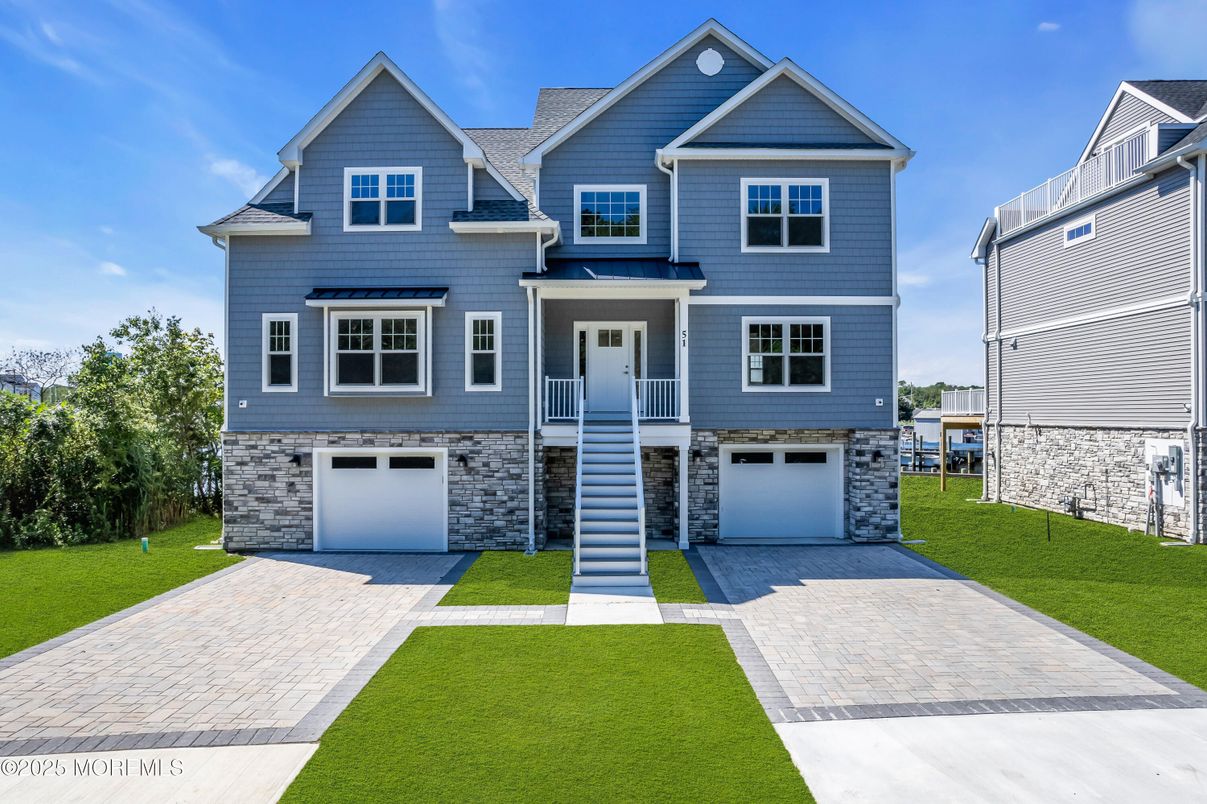 Attached, Exterior, Facade, Rowhouse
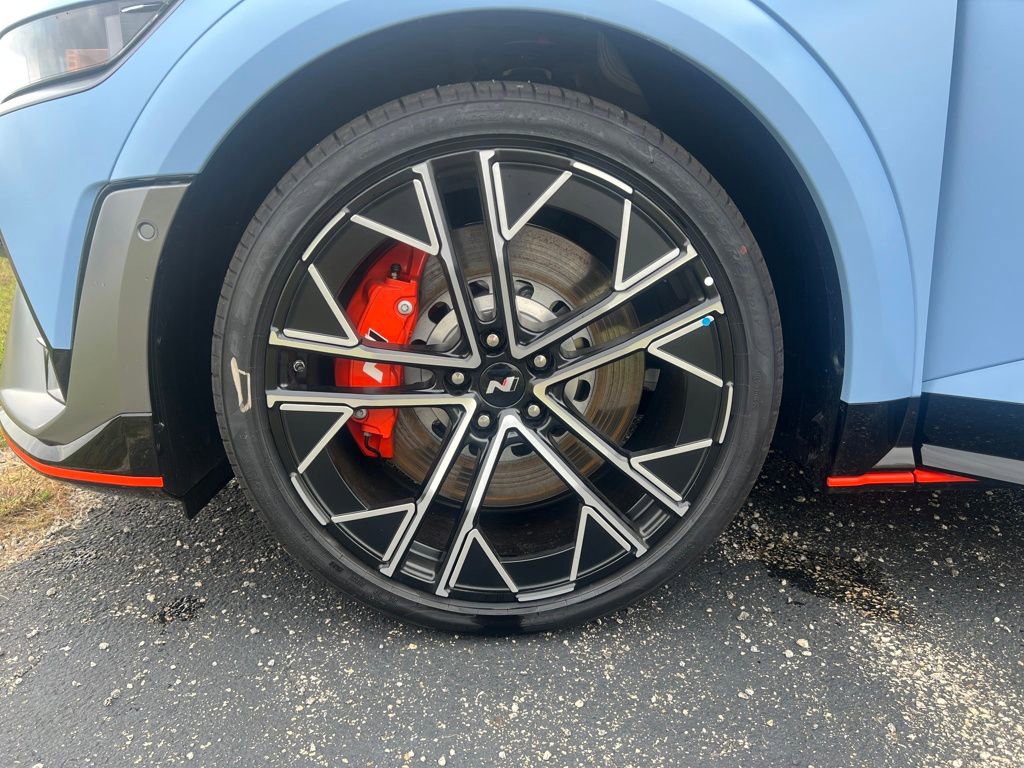 New 2025 Hyundai Ioniq 5 N Base image 32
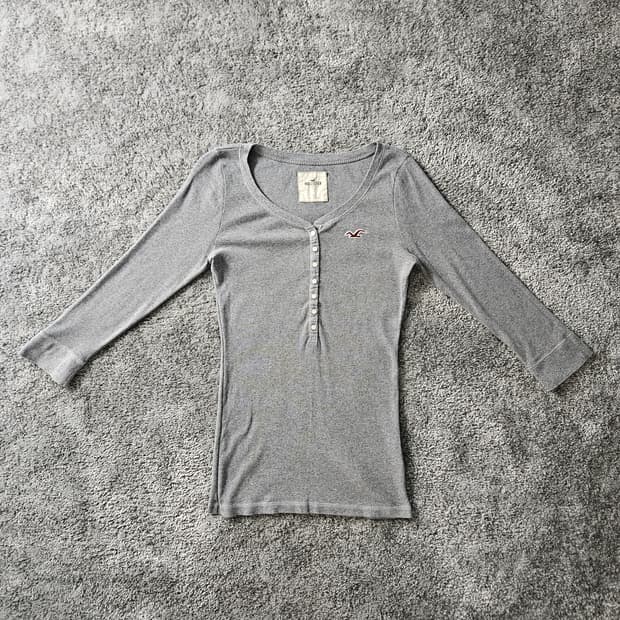 [무료배송] HOLLISTER 긴팔 티셔츠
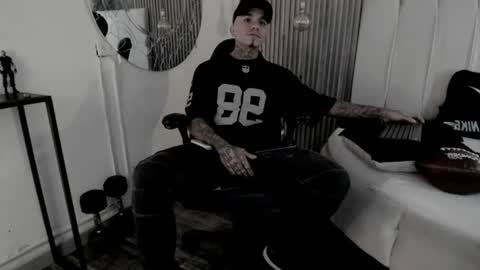 Snapshot of onceagain97_ chatting on 06-11-26, 12:32 ... online show from 06-11-26, 12:32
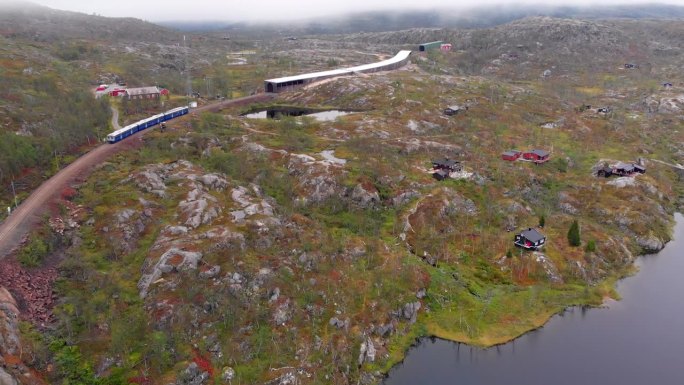 航拍:挪威北极列车进入挪威北部的隧道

* ACTION ITEM
Copy all of the material above, changing "Rowhouse" to "Townhouse" and leaving everything else as it is. Leave out the pictures.

* ANSWER TO THIS PROBLEM
 Attached, Exterior, Facade, Townhouse
 New 2025 Hyundai Ioniq 5 N Base image 32
 [무료배송] HOLLISTER 긴팔 티셔츠
 Snapshot of onceagain97_ chatting on 06-11-26, 12:32 ... online show from 06-11-26, 12:32
 航拍:挪威北极列车进入挪威北部的隧道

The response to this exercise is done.